Sonntag, 14. Januar 2007

Die Verfasserfrage beim Kolosserbrief

Einleitung
 

Der Brief an die Kolosser steht in der protestantischen Wissenschaft im Zentrum der deutereopaulinistischen Auseinandersetzungen. Für die Mehrheit steht er genau zwischen paulinischem und pseudepigraphischen Schrifttum und soll schon nicht mehr von Paulos selbst, sondern von einer sog. „Paulusschule" verfasst worden sein. Die Meinungen gehen aber auch heute noch auseinander. Was inzwischen zur vorherrschenden Theorie unter den biblischen Theologen geworden ist, war bei gleicher Beweislage noch am Anfang des 20. Jh. stark umstritten und wurde von glänzenden Theologen verschiedener Konfession mit Erfolg angefochten[1]. So wird in der orthodoxen Theologie der „Deuteropaulinismus" nach wie vor abgelehnt. Was hat nun zur Wende geführt, welche Argumente hat man sich zu Eigen gemacht? Dieser Aufsatz soll klären, welche Beweise von der westlichen Seite angeführt werden, um dem Apostel den Kol(osserbrief) abzusprechen. Vieles wird sich klären, indem man es sorgfältig nachvollzieht und überprüft, anderes wird, von seinem subtil-argumentativen Kleid befreit, seine Blöße zeigen, wieder anderes wird, um seine Polemik erleichtert, banal und ohne Gewicht erscheinen. Die „Echtheit" der ntl Schrift lässt sich freilich nicht durch geistige Akrobatik beweisen und das zu versuchen sein fern von mir. Das sei vielmehr mein Ziel, zu zeigen, daß es bis jetzt keinen triftigen Grund gibt, den Kanon der Kirche in Frage zu stellen; nicht aus Leichtgläubigkeit oder ehrfürchtiger Scheu, sondern weil es nicht genügend Anhaltspunkte für einen solchen pseudepigraphischen Betrug gibt, und wir ohne Anlass nicht das, was längst entschieden ist, bezweifeln sollten.

 
 
1. Auf den ersten Blick
 
Der Kol gehört zu der Gruppe der so genannten Gefangenschaftsbriefe (Eph, Phil, Kol, Phlm) mit denen er eine Fülle von Berührungspunkten aufweist. So die wiederholte Thematisierung der „Fesseln" (desmo‹: Kol 4,18), d.h. der Gefangenschaft des Paulos oder die ähnlichen Gruß- und Mitarbeiterlisten. Die Nähe des Epheserbriefes zum Kol in vielen Formulierungen und im gesamten Aufbau lassen eine Abhängigkeit vermuten, wobei der Kol als primär zu gelten hat, wie eine sprachliche Untersuchung gezeigt haben soll[2]. Ist dieser Brief aber von einem Pseudographen, kann auch der an die Epheser nicht echt sein. Dabei tritt Paulus in beiden Schreiben als Verfasser besonders hervor, so daß der Brief selber keinen Zweifel lässt, daß er zumindest in Teilen vom Apostel geschrieben wurde.

■ Aufgabe A
Beantworten Sie die folgenden Fragen zum Text über die Verfasserfrage beim Kolosserbrief.
(i) Welche Briefe zählt der Text zu den Gefangenschaftsbriefen?
(ii) In welcher Theologie wird der „Deuteropaulinismus“ nach wie vor abgelehnt?
(iii) Von wem soll der Kolosserbrief nach Ansicht der Mehrheit verfasst worden sein?
■ Aufgabe B
Schreiben Sie den Abschnitt aus dem Text über die Verfasserfrage beim Kolosserbrief neu, beginnend bei „Der Kol gehört“ und endend bei „Apostel geschrieben wurde.“. Setzen Sie dabei „Fälscher“ an die Stelle von „Pseudographen“.
■ Aufgabe C
Führen Sie den Text über die Verfasserfrage beim Kolosserbrief nach seinem letzten Satz weiter.
Die Zeilen werden hier nicht gebraucht.

■ Bereitgestellte Angaben

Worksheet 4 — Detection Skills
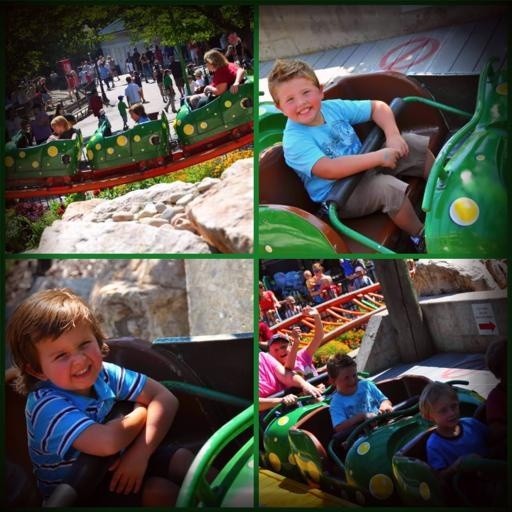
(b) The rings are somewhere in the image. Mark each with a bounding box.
[129,478,135,482]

■ Erwartete Antwort A
(i) Eph, Phil, Kol und Phlm
(ii) In der orthodoxen Theologie
(iii) Von einer sog. „Paulusschule“

■ Erwartete Antwort B
Der Kol gehört zu der Gruppe der so genannten Gefangenschaftsbriefe (Eph, Phil, Kol, Phlm) mit denen er eine Fülle von Berührungspunkten aufweist. So die wiederholte Thematisierung der „Fesseln" (desmo‹: Kol 4,18), d.h. der Gefangenschaft des Paulos oder die ähnlichen Gruß- und Mitarbeiterlisten. Die Nähe des Epheserbriefes zum Kol in vielen Formulierungen und im gesamten Aufbau lassen eine Abhängigkeit vermuten, wobei der Kol als primär zu gelten hat, wie eine sprachliche Untersuchung gezeigt haben soll[2]. Ist dieser Brief aber von einem Fälscher, kann auch der an die Epheser nicht echt sein. Dabei tritt Paulus in beiden Schreiben als Verfasser besonders hervor, so daß der Brief selber keinen Zweifel lässt, daß er zumindest in Teilen vom Apostel geschrieben wurde.

■ Erwartete Antwort C
Im Briefkopf (Kol 1,1) haben wir zwei Verfasser genannt, nämlich Paulos und Timotheos, die somit beide für den Inhalt des Briefes verantwortlich gemacht werden müssen. Ein seltsamer Wechsel von Ich-Redeform (z.B. Kol 1,24; 2,1; 4,7.18) und gelegentlichen Wir-Reden (z.B. Kol 1,3.9.27) unterstreicht diese Tatsache. Schließlich ist der eigenhändige Gruß des Paulos in Kol 4,18 ein auffälliger Hinweis auf die Autorität des Paulos, wie es auch in anderen Briefen üblich ist[3]. Die Grußliste weckt ebenfalls keinen Verdacht, die Namen sind uns sämtlich aus anderen Paulosbriefen oder aus der Apostelgeschichte bekannt. Ginge man davon aus, daß dieser Brief tatsächlich an die konkret angesprochene und charakterisierte Gemeinde in Kolossä verschickt wurde, so müsste jeder Täuschungsversuch durch einen Betrüger ausgeschlossen werden. Paulos hat die Kolosser zwar nach eigenen Angaben nie besucht, er muss jedoch bei ihnen bekannt gewesen sein. Zusätzlich erwähnt der Brief Epaphras und Onesimos als Gemeindemitglieder von Kolossä, die bei Paulos weilen – ein wichtiger Hinweis für die Gemeinde, um Vertrauen zu Paulos' Autorität und zur Authentizität des Briefes zu schaffen. Nachweisen lässt sich diese Korrespondenz allerdings nicht, zumal wir in späterer Zeit keine weiteren Nachrichten über eine Gemeinde in dieser Stadt haben. Sie muss sich schon wenig später aufgelöst haben[4].
Die theologischen Gedanken des Kol endlich verraten paulinischen Ursprung. Paulos denkt aber teils die Ansätze in seinen frühen Briefen weiter und setzt sich auch mit „neuen" Themen auseinander. Dabei nimmt die theologische Reflektion über einen in Kol 1,15-20 erkennbaren Hymnus einen großen Raum ein. Andererseits wird er von Epaphras veranlasst worden sein, auf die philosophischen Verirrungen der angesprochenen Gemeinde einzugehen. Die Hand des Paulos lässt sich aber keineswegs leicht wieder erkennen, so sehr  unterscheidet sich doch der „Stil" von seinen frühen Briefen, wie Gal, 1/2 Kor, Röm usw..
Die Sachlage erlaubt daher nur folgende Theorien:

1. Der Verfasser war ein bösartiger Betrüger, der die Theologie des Paulus sehr gut kannte, also: Ein Paulusschüler, der den Namen seines Meisters missbraucht hat.

2. Der Kol ist ein von einem Betrüger geschriebener Brief, der einen echten Paulusbrief eingearbeitet hat.

3. Der Kol ist ein tatsächlich auf Paulus' Autorität zurückgehender „echter" Brief, der zumindest von ihm eigenhändig unterschrieben wurde.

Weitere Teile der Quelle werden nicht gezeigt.